Sponsors: Explore Louisiana, Bud Light, Southeast Louisiana Gumbo Group, Big Easy Cruise, Visit Livingston Parish, Smirnoff Vodka, New Jersey Lottery, Twisted Tea Hard Iced Tea, Sun Cruiser Vodka Iced Tea, Crystal Hot Sauce, Nutrl Vodka Seltzer, Michael Arnone's Jambalaya Mix, 84RV.com, and Rockin' It DME.
The festival takes place at the Sussex County Fairgrounds (37 Plains Road) in Augusta, New Jersey. For directions to the fairgrounds, click here.
THE HISTORY - An electrician by trade, Arnone first landed in New Jersey when the oil bust of the 1980s dried up those jobs where he lived. He found work as an electrician in the Garden State, but missed the tastes and sounds from back home, so he decided to import them. In 1989, he rented a small pavilion at Suntan Lake in Butler, NJ, hired a Cajun band from Connecticut and a country-western band, flew in 300 pounds of crawfish, had a single pot of jambalaya cooking, and printed up 1,500 tickets.
"I was extremely homesick," Arnone remembers. "I wanted this to be like a party in my back yard. I wanted my friends to feel like they were in Baton Rouge. I've just got a lot more friends now and my back yard is bigger."

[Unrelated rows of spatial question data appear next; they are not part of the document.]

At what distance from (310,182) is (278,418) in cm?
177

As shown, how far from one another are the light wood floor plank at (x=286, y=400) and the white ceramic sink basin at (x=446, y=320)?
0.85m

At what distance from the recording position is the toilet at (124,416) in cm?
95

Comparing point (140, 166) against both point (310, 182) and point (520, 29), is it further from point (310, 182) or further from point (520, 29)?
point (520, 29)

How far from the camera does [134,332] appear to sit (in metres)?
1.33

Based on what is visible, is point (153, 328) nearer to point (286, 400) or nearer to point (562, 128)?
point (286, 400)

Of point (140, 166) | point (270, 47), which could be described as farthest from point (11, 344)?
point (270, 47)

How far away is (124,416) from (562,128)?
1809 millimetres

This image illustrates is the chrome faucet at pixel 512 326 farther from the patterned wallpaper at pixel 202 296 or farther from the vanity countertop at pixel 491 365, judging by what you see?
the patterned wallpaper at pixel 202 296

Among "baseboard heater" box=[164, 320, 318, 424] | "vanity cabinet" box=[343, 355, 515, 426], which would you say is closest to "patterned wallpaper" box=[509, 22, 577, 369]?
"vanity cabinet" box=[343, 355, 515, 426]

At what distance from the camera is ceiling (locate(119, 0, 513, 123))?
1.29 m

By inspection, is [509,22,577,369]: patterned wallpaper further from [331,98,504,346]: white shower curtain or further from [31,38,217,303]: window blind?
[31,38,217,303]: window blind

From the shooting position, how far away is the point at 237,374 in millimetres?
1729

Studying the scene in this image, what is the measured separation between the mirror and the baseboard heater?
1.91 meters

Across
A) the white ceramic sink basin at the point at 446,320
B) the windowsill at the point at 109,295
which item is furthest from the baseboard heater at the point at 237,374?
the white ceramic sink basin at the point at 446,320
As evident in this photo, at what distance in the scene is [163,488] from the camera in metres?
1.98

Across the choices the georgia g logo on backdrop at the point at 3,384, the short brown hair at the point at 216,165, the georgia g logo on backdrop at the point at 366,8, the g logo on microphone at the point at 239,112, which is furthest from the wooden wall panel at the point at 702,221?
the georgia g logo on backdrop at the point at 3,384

He sold only 70 tickets that first year. The original crowd was made up primarily of Louisiana ex-pats who longed for some real home cookin' food after finding too much "Cajun cuisine" in the North that was heavy on the cayenne and light on authenticity. Word of mouth doubled and tripled the crowds in each of the first three years. Booking Buckwheat Zydeco in Year 4 further helped put the Crawfish Fest on the map, a radius then spanning 40 miles northwest of New York City and the same distance southeast of Scranton, PA. Lots of LSU and Tulane alumni began coming, many on buses from Manhattan. The festival outgrew two locations and now has been long settled at the 130-acre Sussex County Fairgrounds, where crowds these days are only 20 to 30 percent from Louisiana. The rest are those who simply wish they were there. "There are lots of people who visit New Orleans, and absolutely love Louisiana," says Arnone. "I've had people come up to me and ask if I know the bartender at a certain bar in New Orleans. I don't, but they do."
"Festivals are a tough business," says Arnone. "You're dealing with weather and everything else. Thirty years is quite an accomplishment. Even though my name's on it, this has definitely been a team effort. Without my wonderful staff, I just couldn't do it. In 1994, when we hit our 5th year milestone, a friend asked me where I see the future of this festival. I said that one day I'd like to have Aaron Neville, and 10,000 people, and I would like it to be two days. Over the years, we accomplished all that… and so much more."